### TASK LIST
A - Render this sentence from the post on Jesus and the sword below into Spanish: "Throughout the world’s wisdom traditions, spiritual teachers often resort to the image of the sword."
B - Carry the post on Jesus and the sword onward, picking up after its final sentence.
+++ SOURCE TEXT
Friday, November 30, 2018

Wielding the Sword

When you take a second look at Jesus, there are always a few surprises. Just when you think he’s the guru of peace and love along comes a passage like this: “Do not think that I have come to bring peace to the earth. I have not come to bring peace, but a sword.” (Matthew 10:34) “I have not come to bring peace.” Seriously? Just who is this sword-wielding Jesus? Now that would make a cool stained-glass window.
            Throughout the world’s wisdom traditions, spiritual teachers often resort to the image of the sword. In Vedanta philosophy, the “sword of discrimination” refers to our ability to discern reality from illusion, permanence from impermanence, and truth from lies. Wielding the sword of discrimination is an essential skill for anyone seeking liberation from the delusions of conditioned consciousness. If you have no capacity for discernment or discrimination, you remain forever trapped in an illusory realm far from the sanity, refuge, and beauty of the truth.
++++++
+++ SUPPLIED MATERIAL
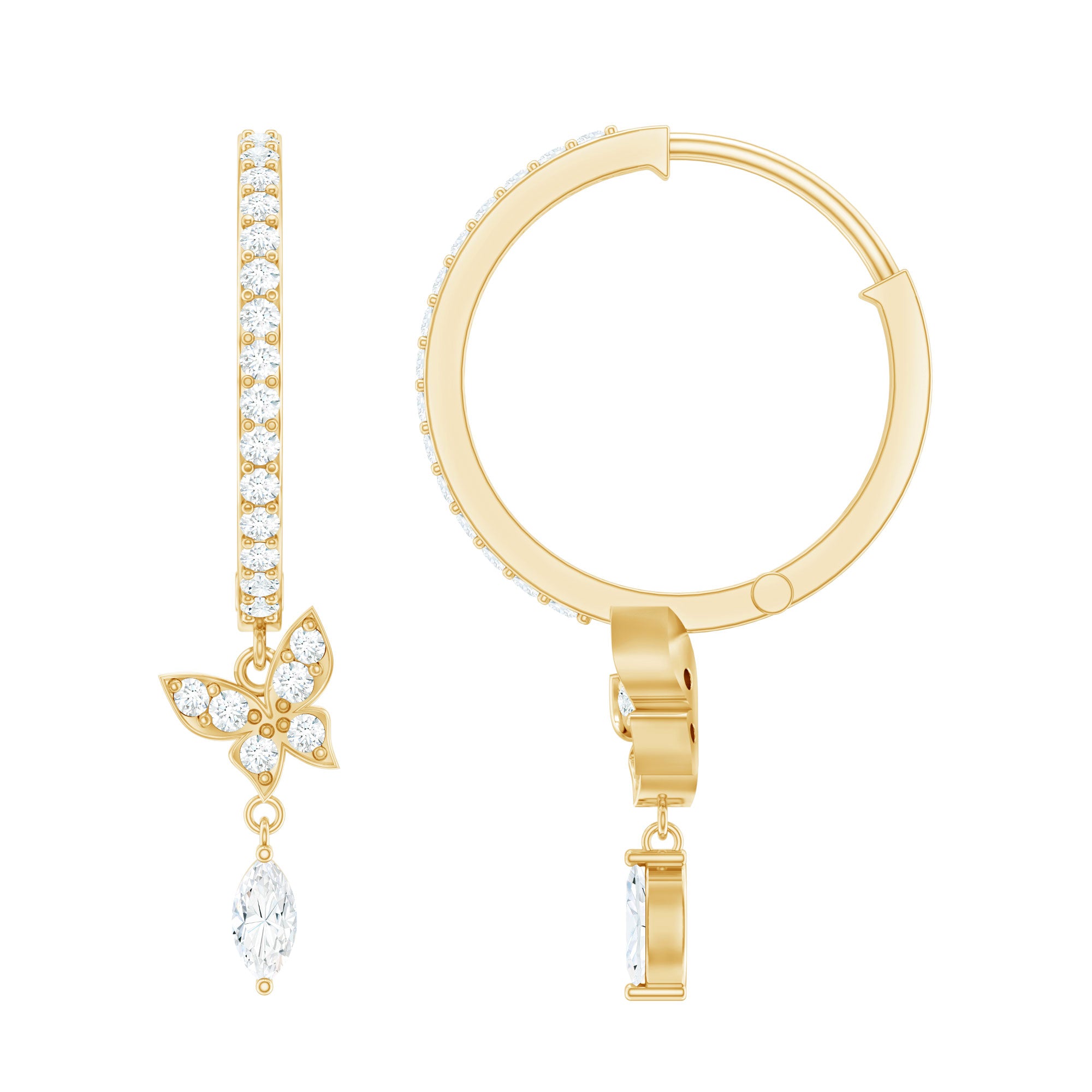 Natural Diamond Butterfly Hoop Earrings for Women Natural - ( HI-SI ) - Rosec Jewels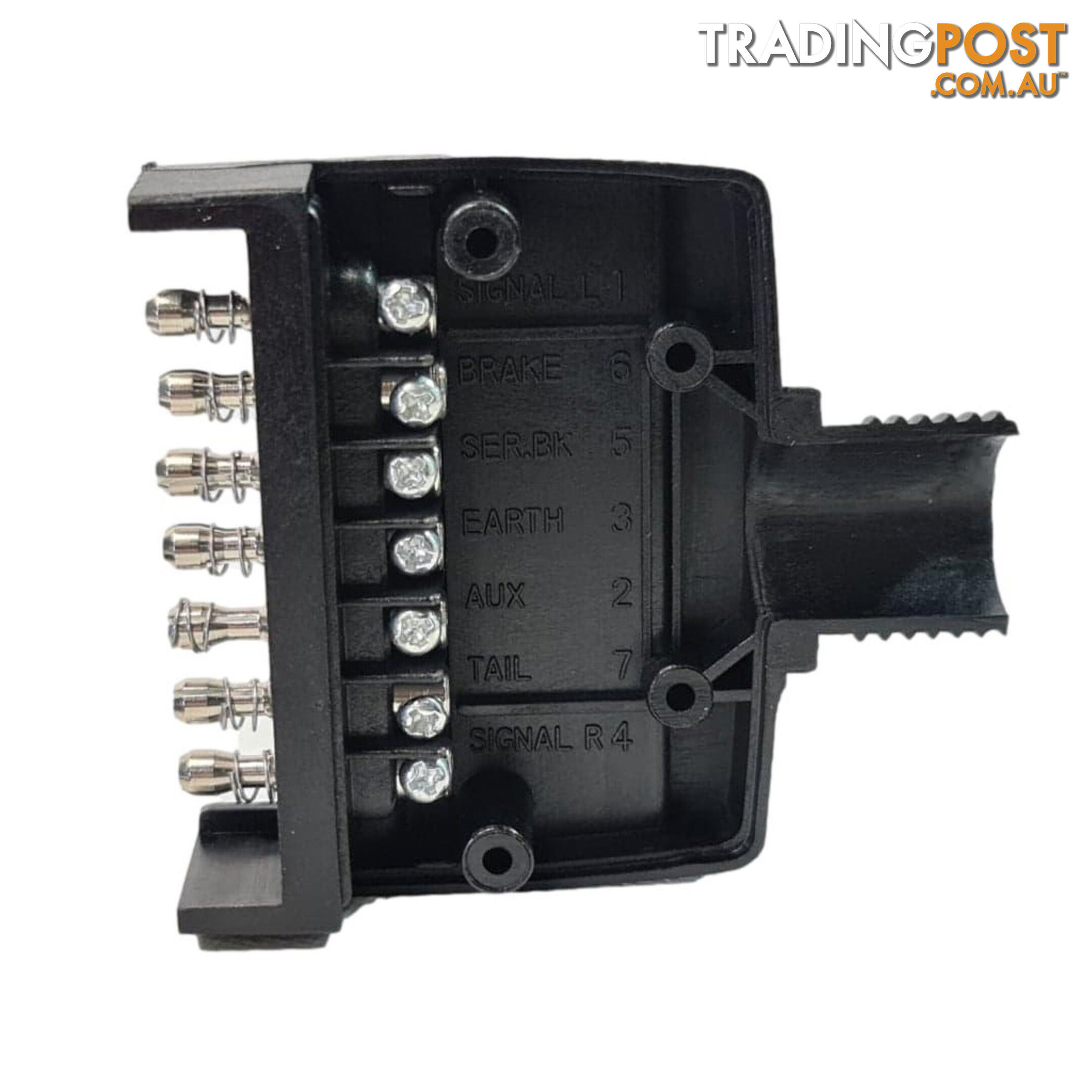 Trailer Vision 7 Pin Flat Male Plug   7 Pin Female Socket with Terminal Springs SKU - TV106FTV105F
++++++
### ANSWERS IN ORDER
A - En todas las tradiciones de sabiduría del mundo, los maestros espirituales recurren a menudo a la imagen de la espada.

B -
            The great Buddhist bodhisattva Manjurshri is depicted wielding a flaming sword, his eyes alight with the intensity of a warrior in battle. In his other hand he holds a lotus flower, the symbol of prajna, the fully-realized awareness of the enlightened state. Because you can’t have one without the other. If you want to awaken, you must cut away all that is not real.
Manjurshri, flaming sword and all, is not your soft, cuddly bodhisattva. He is not your mom. He did not come to comfort you with soft words, cookies, and cocoa. He is here to violently cut you free from the things that are holding your back – your egoic delusions of grandeur, your debilitating self-loathing, your cravings and attachments, and the lie that you have more time to waste. Sharp swords have a way of conveying urgency when gentle coddling and doe-eyed ministrations fail.
            It will hurt. You’re going to lose some things – things that you thought were important. But it turns out they weren’t. And since you were unwilling to let go of them, Manjursri came to slash them away with his sword. You made him do this. You could have let go. But you didn’t. You chose attachment. So he had to go to work.
Change is hard because we always focus on what we are losing, never on what is being born from the wreckage. As much as we say we want to be free the truth is this: we like our cages. We feel contained by them, protected even. Safe.
Safety is overrated. Looking back on our lives we realize that it was only when we took enormous risk or weathered great loss that we were rewarded with the sweetness and beauty we had been longing for.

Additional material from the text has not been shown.